Dans la fraîcheur des patios fassis, au creux des dunes sahariennes ou dans l’effervescence des ruelles de Marrakech, le thé rythme la vie. Son parfum, la caresse de la menthe, les tintements des verres… chaque gorgée ravive un souvenir. Pourtant, ce verre de thé mousseux n’a pas toujours fait partie du quotidien marocain.

 

Dans les comptoirs-salons de Wright Tea, sommeliers et chefs subliment le thé en l’associant aux saveurs de la gastronomie marocaine et de la haute pâtisserie.

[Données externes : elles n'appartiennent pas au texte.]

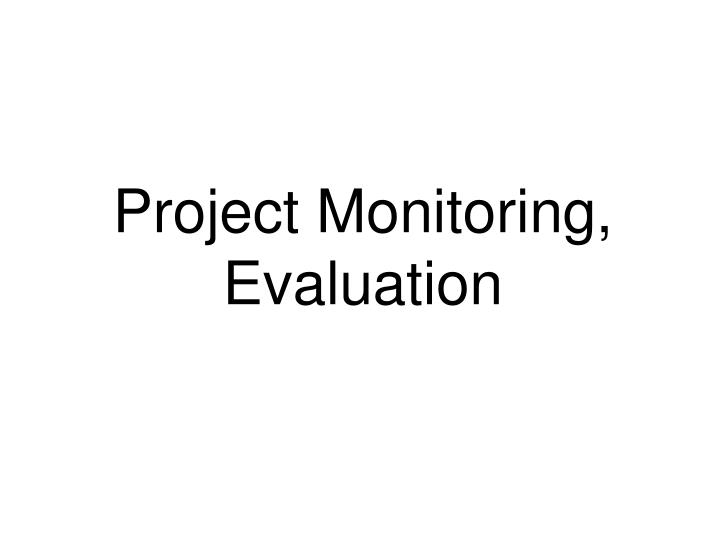 Project Monitoring, Evaluation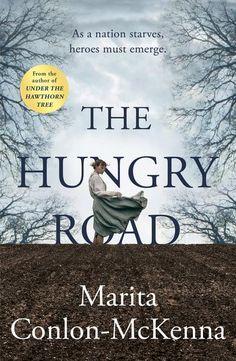Hungry Road : Marita Conlon-McKenna (author) : 9781848271975 : Blackwell's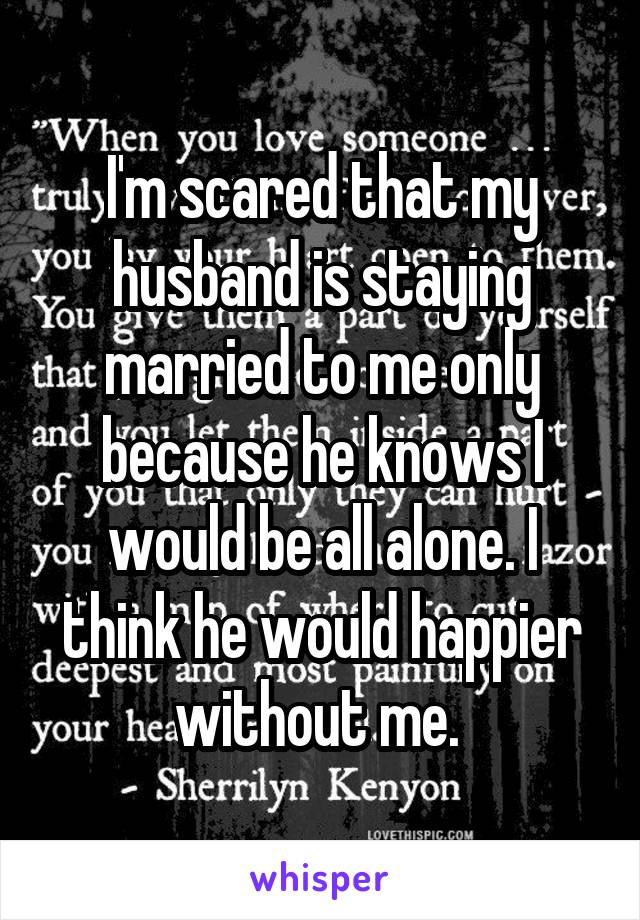 I'm scared that my husband is staying married to me only because he knows I would be all alone. I think he would happier without me.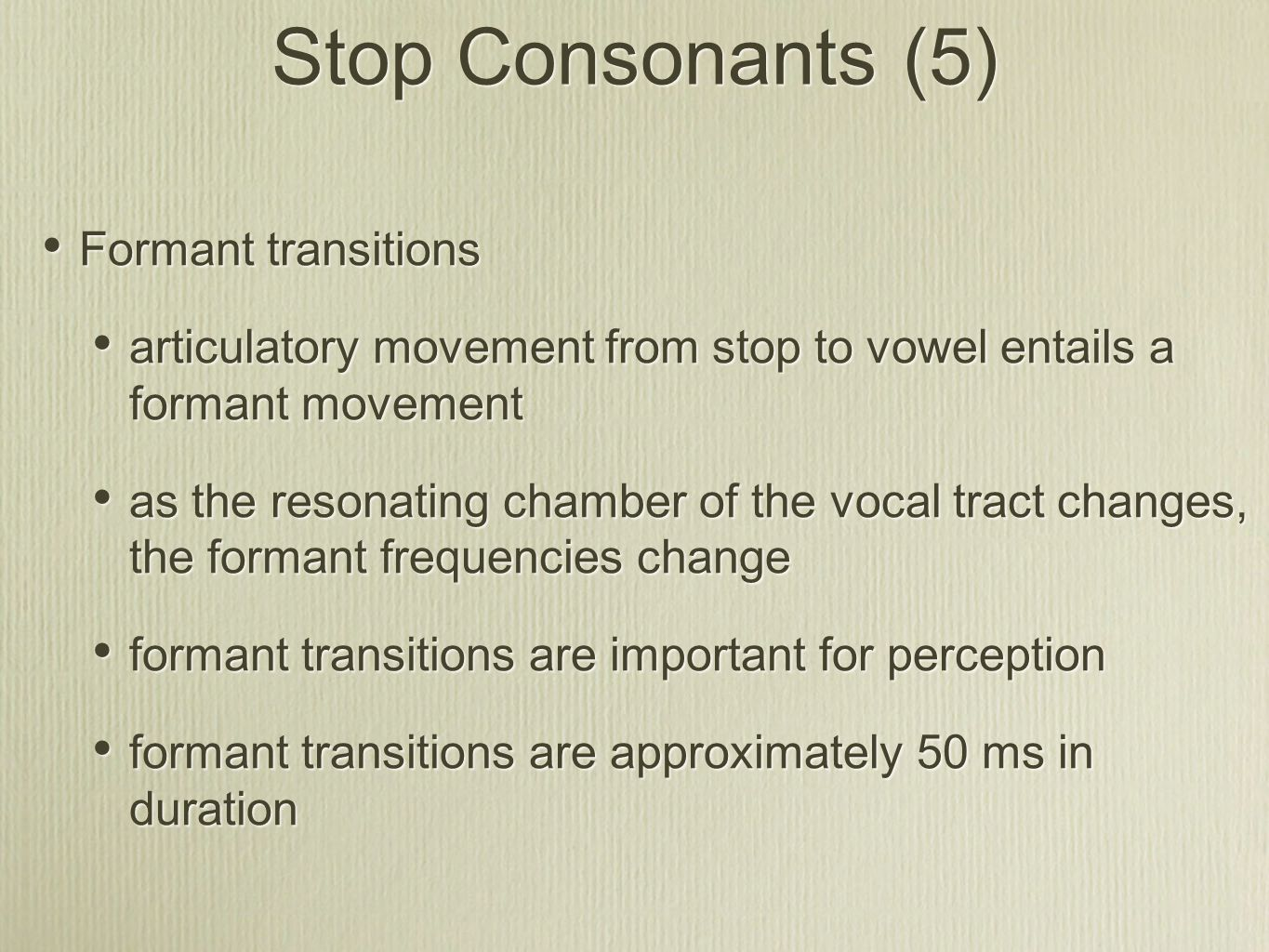Stop Consonants (5) Formant transitions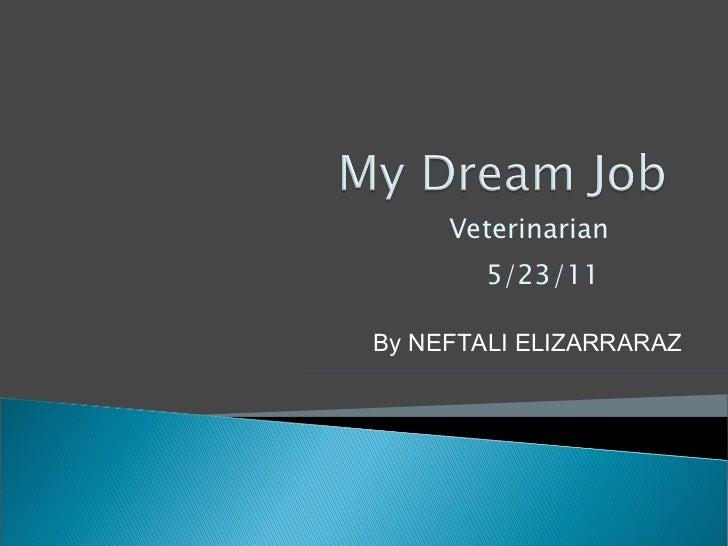 Veterinarian 5/23/11  By NEFTALI ELIZARRARAZ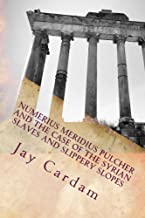 Numerius Meridius Pulcher and the Case of the Syrian Slaves and Slippery Slopes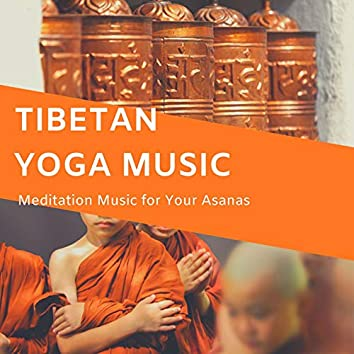 Tibetan Yoga Music: Meditation Music For Your Asanas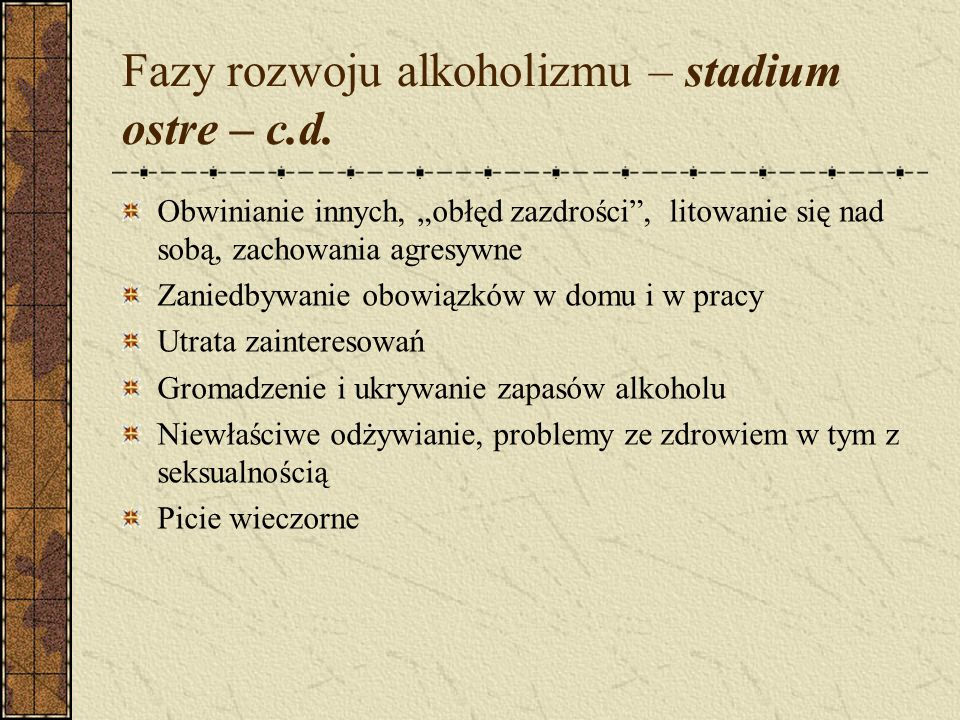Fazy rozwoju alkoholizmu – stadium ostre – c.d.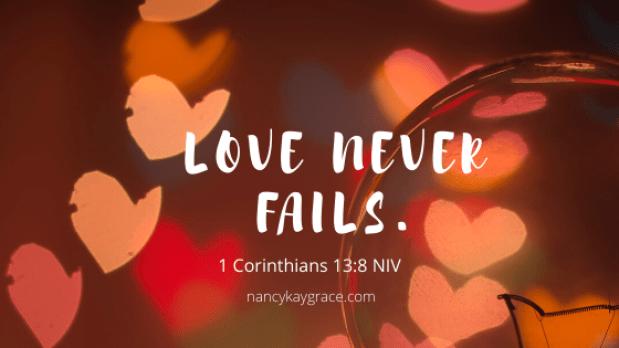 Unconditional Love never fails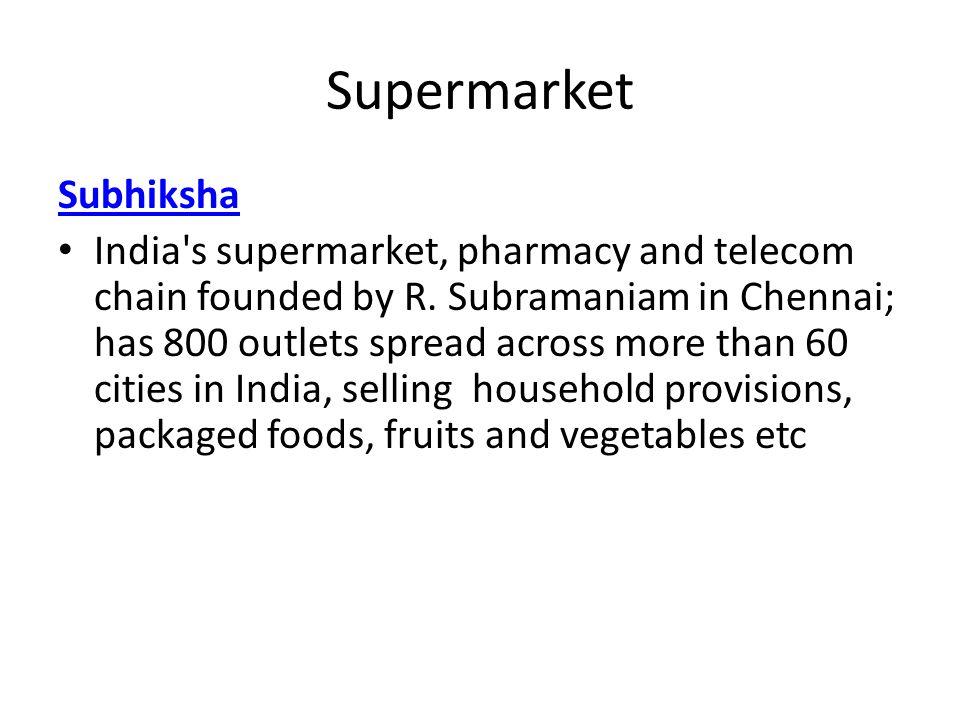 Supermarket Subhiksha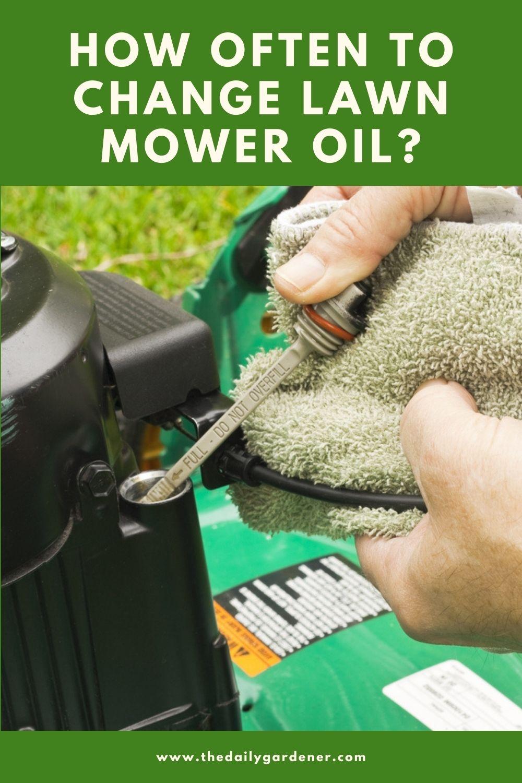 How Often to Change Lawn Mower Oil 2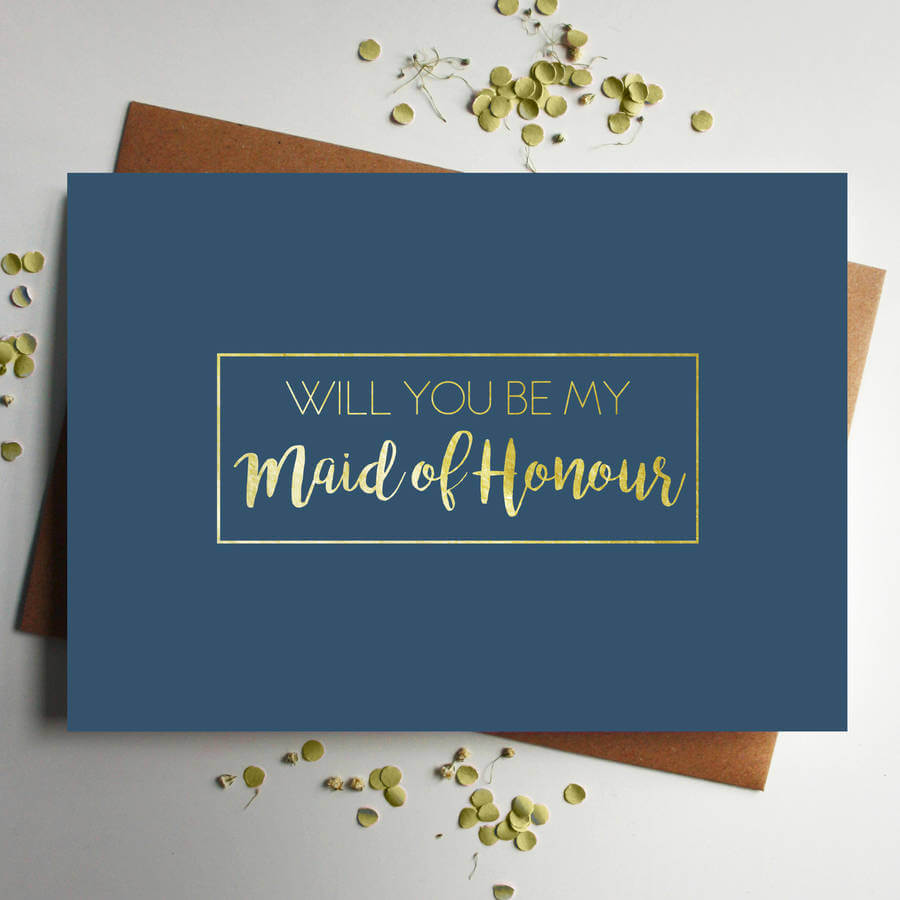 Will You Be My Maid Of Honour Gold Foil Card - Designed by Rodo Creative in Manchester
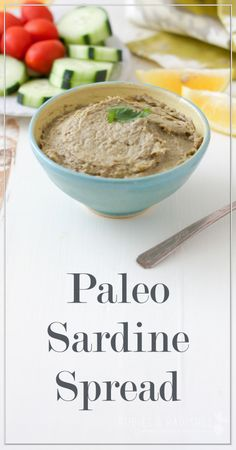 Paleo Superfood Sardine Spread - Rubies & Radishes - Healthy doesn't have to be Bland - Sardline Sardine Recipes, Fish Recipes, Seafood Recipes, Paleo Recipes, Appetizer Recipes, Whole Food Recipes, Appetizers, Paleo Ideas, Seafood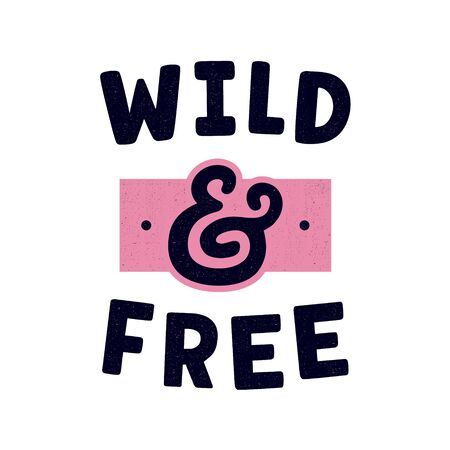 Wild and free. Retro slogan for t-shirt. Vintage lettering. Hand drawn phrase. Ampersand. Stock fotó - 150272040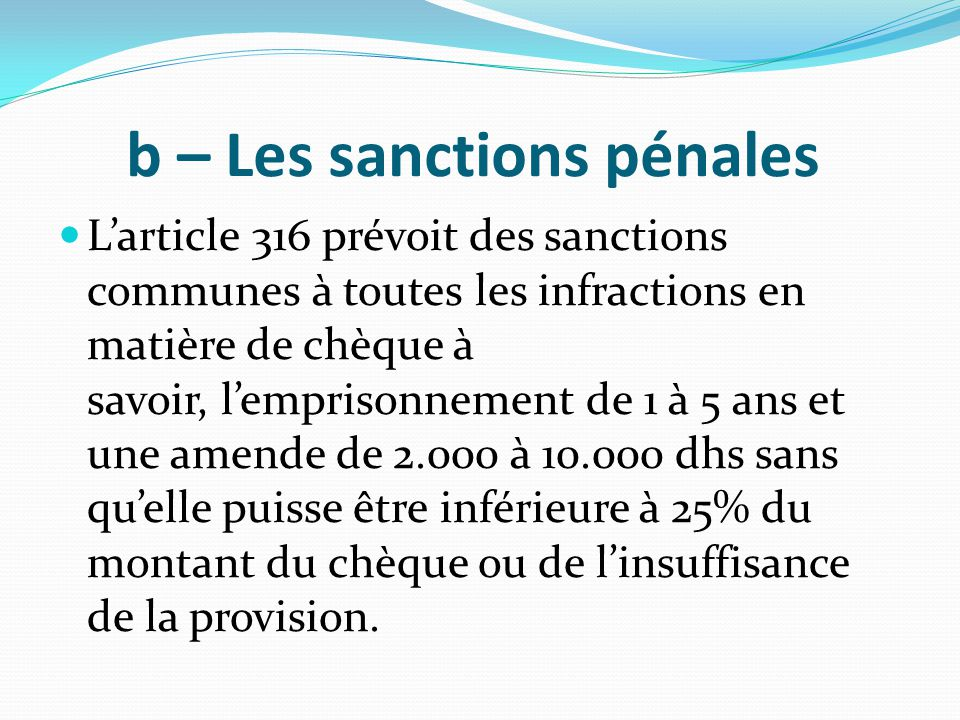 b – Les sanctions pénales L'article 316 prévoit des sanctions communes à toutes les infractions en matière de chèque à savoir, l'emprisonnement de 1 à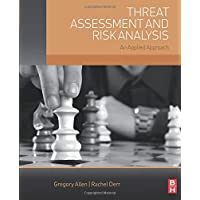 Threat Assessment and Risk Analysis: An Applied Approach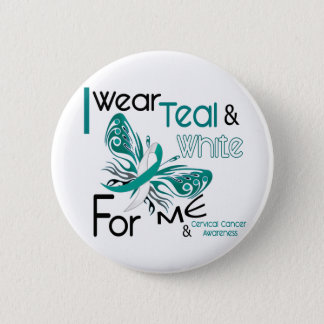 CERVICAL CANCER I Wear Teal and White For ME 45 Pinback Button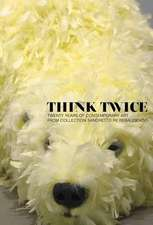 Borchardt-Hume, A:  Think Twice: Twenty Years of Contemporar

Introduit au XVIIème siècle à la cour de Moulay Ismaïl, il reste longtemps une rareté avant de se diffuser au XIXème siècle, porté par le commerce maritime. La guerre de Crimée pousse les Britanniques à écouler leurs cargaisons de thé dans les ports du royaume. D’abord réservé aux élites, il conquiert médinas et villages, tissant un art du partage et de la lenteur qui transcende les classes et les régions.

 

La théière Walter, création authentique et façonnée à la main à Fès, où le geste artisanal transmet l’âme du thé marocain.

Inspirée de l’architecture déconstructiviste et de la vision audacieuse de Zaha Hadid, la théière Zaha d’Hicham Lahlou, lui rend hommage.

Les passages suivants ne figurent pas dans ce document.